Pick up the summary of the insurance anti-fraud bill and continue it past its final line.
PASSAGE FOR REVIEW Block Start
This summary is provided for information only and does not represent the opinion of any Senator, Senate Officer, or Senate Office.

Prepared by: Banking and Insurance Committee (BI)

The bill creates new requirements for insurance companies relating to insurance fraud prevention and reporting. The bill requires all insurers to adopt an anti-fraud plan and to establish and maintain a designated anti-fraud unit within the company to investigate possible fraudulent insurance acts or contract with others to investigate fraudulent insurance acts. The insurer must electronically file with the Department of Financial Services (DFS) a detailed description of the designated anti-fraud unit or a copy of the contract with the company that investigates fraudulent insurance acts for the insurer and a copy of the anti-fraud plan. This filing must be made annually on or before December 1, starting in 2017.

The anti-fraud plan must include:

  • An acknowledgment that the insurer has established procedures for detecting possible fraudulent insurance acts;
  • An acknowledgement that the insurer has established procedures for reporting such acts to the DFS;
  • An acknowledgement that the insurer provides required anti-fraud education to employees;
  • A description of the anti-fraud education;
  • A description of the insurer’s anti-fraud unit; and
  • The rationale for staffing levels and resources provided to the anti-fraud unit.

Beginning in 2019, the bill requires every insurer to annually submit anti-fraud statistics to the DFS by March 1 for the lines of business written by that insurer for the calendar year. The statistics must include:

  • The number of policies in effect;
  • The amount of premiums written for policies;
  • The number of claims received;
  • The number of claims referred to the anti-fraud investigative unit;
  • The number of other insurance fraud matters referred to the anti-fraud investigative unit that were not claim related;
  • The number of claims investigated or accepted by the anti-fraud investigative unit;
  • The number of other insurance fraud matters investigated or accepted by the anti-fraud investigative unit that were not claim related;
  • The number of cases referred to the DFS;
  • The number of cases referred to other law enforcement agencies;
  • The number of cases referred to other entities; and
  • The estimated dollar amount of damages in cases referred to the DFS or other agencies.
PASSAGE FOR REVIEW Block End
INFORMATION PROVIDED Block Start
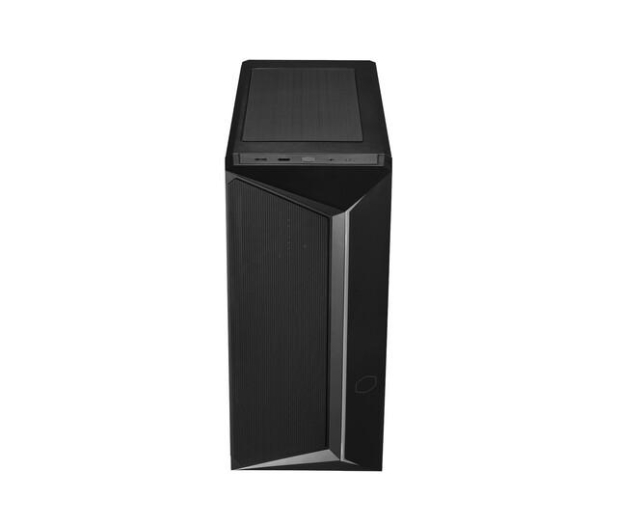 Cooler Master CMP 510 ARGB + Zasilacz MWE V2 650W 80 PLUS BRONZE - 1167383 - zdjęcie 12
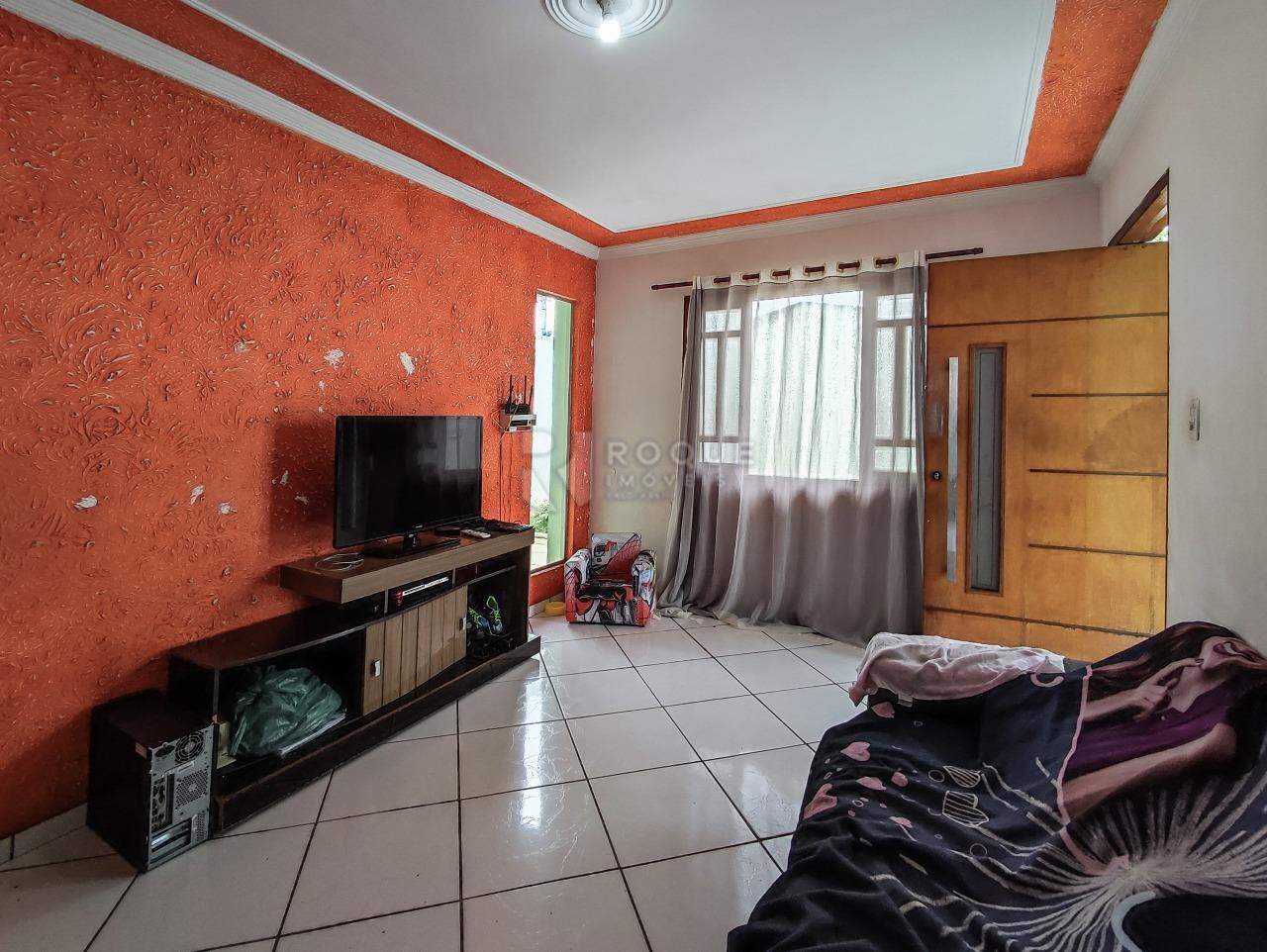 Casa Residencial à venda no bairro Parque Nossa Senhora das Dores: SALA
INFORMATION PROVIDED Block End
**ANSWER AREA**
Current law only requires statistical reporting from workers’ compensation insurers. This bill requires all insurers to provide reports. The bill modifies reporting requirements for workers’ compensation insurers.

The bill requires the DFS to create a report detailing best practices for the detection, investigation, prevention, and reporting of insurance fraud and other fraudulent insurance acts. The report must be updated at least every two years. The bill requires the DFS to collect data from each state attorney office that receives appropriations to fund prosecutor positions to prosecute insurance fraud cases. The state attorneys must provide specified data to the DFS each quarter and the DFS is required to report to the Executive Office of the Governor, President of the Senate, and Speaker of the House of Representatives each year.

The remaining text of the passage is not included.